18/07/20
Lo confirmó la pericia de la Policía Federal que se conoció a seis meses del asesinato en Villa Gesell.
Cuando se cumplen seis meses del crimen de Fernando Báez Sosa en Villa Gesell, se conoció el resultado de una de las pericias clave en la investigación. La zapatilla de lona negra ensangrentada encontrada en la casa que los rugbiers acusados de matar a golpes al joven de 18 años pertenecen a Máximo Thomsen.
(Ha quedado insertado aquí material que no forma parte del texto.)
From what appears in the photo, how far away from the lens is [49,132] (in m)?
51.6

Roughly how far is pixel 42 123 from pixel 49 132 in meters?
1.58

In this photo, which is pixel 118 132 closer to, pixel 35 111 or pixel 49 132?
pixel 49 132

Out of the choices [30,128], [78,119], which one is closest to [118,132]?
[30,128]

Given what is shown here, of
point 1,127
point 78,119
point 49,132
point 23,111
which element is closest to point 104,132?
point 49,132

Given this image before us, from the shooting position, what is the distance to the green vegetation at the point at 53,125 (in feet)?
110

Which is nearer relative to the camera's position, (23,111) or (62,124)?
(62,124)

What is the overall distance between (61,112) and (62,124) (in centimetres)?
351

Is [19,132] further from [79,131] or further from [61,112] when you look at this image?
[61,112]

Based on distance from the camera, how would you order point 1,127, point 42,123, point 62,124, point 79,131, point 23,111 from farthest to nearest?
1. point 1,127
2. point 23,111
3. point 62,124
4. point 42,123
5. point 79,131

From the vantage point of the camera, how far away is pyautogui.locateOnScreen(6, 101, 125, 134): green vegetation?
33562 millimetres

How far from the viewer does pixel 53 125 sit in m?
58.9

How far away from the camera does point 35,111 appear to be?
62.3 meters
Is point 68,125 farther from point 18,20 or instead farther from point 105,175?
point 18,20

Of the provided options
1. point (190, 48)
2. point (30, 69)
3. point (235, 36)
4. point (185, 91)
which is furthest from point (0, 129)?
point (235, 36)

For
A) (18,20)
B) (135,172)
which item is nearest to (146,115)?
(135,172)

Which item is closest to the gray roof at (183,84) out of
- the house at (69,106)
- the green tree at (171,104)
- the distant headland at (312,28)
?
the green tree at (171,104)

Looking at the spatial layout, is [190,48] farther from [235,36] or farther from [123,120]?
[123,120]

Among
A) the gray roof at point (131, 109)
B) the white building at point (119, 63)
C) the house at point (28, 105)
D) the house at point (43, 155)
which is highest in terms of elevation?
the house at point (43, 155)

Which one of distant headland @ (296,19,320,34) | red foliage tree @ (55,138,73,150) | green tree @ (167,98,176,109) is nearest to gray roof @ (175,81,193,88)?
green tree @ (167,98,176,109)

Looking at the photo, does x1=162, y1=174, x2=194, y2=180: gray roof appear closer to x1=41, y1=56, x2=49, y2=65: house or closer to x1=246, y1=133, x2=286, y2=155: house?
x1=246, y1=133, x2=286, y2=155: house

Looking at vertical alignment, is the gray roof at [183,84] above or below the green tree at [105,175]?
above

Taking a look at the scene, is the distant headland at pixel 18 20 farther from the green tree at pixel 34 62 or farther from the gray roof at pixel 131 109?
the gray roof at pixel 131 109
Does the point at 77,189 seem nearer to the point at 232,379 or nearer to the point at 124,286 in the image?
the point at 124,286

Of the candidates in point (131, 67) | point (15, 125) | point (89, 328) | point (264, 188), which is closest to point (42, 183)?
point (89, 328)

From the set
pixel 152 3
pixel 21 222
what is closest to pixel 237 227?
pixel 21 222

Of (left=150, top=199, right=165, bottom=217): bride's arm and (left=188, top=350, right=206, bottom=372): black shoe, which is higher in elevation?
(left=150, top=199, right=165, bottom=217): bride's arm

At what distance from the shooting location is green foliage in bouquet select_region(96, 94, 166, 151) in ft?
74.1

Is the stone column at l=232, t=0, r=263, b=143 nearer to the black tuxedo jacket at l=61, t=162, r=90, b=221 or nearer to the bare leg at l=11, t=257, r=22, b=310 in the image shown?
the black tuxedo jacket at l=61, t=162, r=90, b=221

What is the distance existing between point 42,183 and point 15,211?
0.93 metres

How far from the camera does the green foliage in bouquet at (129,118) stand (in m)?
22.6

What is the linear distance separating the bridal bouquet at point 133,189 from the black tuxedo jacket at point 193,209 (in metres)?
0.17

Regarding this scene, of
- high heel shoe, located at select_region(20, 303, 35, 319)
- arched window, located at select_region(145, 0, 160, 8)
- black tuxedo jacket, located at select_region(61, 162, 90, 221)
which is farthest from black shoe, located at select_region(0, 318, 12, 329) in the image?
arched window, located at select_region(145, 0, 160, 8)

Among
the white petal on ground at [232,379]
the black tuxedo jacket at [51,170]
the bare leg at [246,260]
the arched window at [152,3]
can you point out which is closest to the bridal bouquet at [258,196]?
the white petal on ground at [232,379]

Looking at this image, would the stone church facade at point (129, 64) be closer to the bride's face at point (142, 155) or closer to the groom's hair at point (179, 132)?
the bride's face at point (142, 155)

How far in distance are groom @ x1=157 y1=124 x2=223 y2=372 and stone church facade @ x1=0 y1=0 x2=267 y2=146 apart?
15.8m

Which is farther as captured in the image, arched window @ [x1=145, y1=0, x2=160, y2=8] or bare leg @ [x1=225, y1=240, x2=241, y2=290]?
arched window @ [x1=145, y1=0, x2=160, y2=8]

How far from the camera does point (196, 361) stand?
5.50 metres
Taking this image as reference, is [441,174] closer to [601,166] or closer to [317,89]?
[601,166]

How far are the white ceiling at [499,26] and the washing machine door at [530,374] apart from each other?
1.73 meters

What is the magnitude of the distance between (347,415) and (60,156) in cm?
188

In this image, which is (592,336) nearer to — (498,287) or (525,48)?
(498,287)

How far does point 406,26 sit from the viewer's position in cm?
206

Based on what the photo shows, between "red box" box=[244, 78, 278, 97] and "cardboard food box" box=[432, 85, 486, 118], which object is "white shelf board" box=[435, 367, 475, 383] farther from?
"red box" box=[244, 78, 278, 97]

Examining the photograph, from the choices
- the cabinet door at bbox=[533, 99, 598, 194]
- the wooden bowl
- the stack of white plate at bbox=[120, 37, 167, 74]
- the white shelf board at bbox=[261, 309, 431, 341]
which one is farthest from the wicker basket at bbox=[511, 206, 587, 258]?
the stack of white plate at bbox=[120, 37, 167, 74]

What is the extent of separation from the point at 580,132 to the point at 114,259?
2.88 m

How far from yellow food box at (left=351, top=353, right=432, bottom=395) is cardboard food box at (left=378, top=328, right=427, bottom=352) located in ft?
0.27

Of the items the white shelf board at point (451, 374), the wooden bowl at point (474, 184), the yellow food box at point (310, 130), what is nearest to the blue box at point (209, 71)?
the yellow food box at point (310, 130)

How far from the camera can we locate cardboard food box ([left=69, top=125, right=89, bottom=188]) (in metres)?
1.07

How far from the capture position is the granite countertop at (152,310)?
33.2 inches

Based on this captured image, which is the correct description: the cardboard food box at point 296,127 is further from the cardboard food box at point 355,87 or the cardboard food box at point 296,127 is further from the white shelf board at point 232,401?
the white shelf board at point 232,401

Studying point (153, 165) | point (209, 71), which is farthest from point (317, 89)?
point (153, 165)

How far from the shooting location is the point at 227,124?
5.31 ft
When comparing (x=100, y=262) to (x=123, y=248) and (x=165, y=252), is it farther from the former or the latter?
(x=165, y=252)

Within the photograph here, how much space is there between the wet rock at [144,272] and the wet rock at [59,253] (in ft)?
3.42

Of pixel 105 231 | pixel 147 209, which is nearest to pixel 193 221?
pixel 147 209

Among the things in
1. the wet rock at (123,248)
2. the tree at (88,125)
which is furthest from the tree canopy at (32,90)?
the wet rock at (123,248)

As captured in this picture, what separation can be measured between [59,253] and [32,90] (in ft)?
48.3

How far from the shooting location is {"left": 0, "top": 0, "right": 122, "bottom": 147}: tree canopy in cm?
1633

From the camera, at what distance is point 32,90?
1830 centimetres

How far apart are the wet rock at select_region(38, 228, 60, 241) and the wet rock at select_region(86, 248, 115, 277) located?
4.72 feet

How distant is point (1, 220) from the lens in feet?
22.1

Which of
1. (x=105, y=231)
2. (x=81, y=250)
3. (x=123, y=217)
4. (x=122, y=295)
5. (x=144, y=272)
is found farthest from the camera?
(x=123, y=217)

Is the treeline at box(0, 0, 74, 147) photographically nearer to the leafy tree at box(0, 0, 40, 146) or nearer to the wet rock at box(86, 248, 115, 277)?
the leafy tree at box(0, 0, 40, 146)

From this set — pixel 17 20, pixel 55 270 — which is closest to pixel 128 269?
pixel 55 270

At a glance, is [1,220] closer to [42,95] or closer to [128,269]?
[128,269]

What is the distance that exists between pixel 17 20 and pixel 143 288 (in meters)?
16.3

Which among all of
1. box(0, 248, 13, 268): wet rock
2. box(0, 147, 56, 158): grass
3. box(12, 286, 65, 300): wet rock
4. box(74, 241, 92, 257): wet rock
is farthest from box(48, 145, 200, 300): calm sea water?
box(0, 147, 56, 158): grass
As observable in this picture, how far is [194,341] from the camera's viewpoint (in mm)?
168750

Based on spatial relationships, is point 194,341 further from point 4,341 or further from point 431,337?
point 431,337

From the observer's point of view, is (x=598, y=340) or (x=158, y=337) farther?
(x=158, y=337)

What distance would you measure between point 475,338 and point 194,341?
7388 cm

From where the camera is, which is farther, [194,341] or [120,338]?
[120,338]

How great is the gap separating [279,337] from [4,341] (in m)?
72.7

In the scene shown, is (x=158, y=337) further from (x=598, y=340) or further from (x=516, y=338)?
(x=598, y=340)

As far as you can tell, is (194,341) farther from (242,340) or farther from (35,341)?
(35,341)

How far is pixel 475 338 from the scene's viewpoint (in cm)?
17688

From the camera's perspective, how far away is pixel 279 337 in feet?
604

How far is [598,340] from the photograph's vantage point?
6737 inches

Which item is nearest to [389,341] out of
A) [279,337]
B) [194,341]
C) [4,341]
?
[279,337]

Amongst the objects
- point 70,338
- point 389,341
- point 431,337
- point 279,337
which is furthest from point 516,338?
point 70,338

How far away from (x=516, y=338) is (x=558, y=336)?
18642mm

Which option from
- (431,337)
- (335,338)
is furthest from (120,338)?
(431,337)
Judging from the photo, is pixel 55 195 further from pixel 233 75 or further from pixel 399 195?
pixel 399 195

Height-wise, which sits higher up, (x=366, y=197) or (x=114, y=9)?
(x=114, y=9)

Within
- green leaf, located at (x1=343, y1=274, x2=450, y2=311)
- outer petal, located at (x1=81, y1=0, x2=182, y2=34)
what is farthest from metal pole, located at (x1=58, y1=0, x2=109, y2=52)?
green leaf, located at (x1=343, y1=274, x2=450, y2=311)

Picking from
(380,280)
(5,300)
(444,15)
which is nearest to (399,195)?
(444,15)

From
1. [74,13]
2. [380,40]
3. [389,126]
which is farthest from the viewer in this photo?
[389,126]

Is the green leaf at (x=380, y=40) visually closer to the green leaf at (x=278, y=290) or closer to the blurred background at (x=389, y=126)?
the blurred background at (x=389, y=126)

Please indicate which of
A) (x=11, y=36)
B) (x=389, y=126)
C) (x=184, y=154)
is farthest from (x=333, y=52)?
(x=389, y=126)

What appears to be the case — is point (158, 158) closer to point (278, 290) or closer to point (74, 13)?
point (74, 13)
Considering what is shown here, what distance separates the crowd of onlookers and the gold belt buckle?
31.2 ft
En las últimas horas la fiscal Verónica Zamboni recibió las pericias scopométricas, informe al que pudo acceder Clarín. El resultado complicó aún más la situación del joven que mayor cantidad de positivos tuvo en ruedas de reconocimiento.
"Se estableció que la impronta de la autopsia se corresponde con la impronta de Thomsen y con unas zapatillas marca Cyclone secuestradas que también coinciden con la impronta de Thomsen", confirmaron al diario fuentes de la causa.
La imagen de ese hombre pateando a Fernando en el suelo el 18 de enero de 2020 en la puerta del boliche Le Brique se pudo observar en una cantidad de videos que fueron difundidos desde el inicio de la investigación. Sin embargo, no probaban cuál había sido el golpe mortal que terminó con la vida del adolescente.
Ahora, en cambio, la pericia de la PFA Mar del Plata resultó tan completa que aportó a la fiscalía una prueba irrefutable de cuál fue el rol de Thomsen en la paliza que recibió Fernando.
Tras peritar 14 calzados: talla, marca, modelo e impresión de la suela, ya no quedan dudas de que el golpe letal que dejó su huella en el maxilar inferior izquierdo de la víctima corresponde a la zapatilla derecha de Thomsen.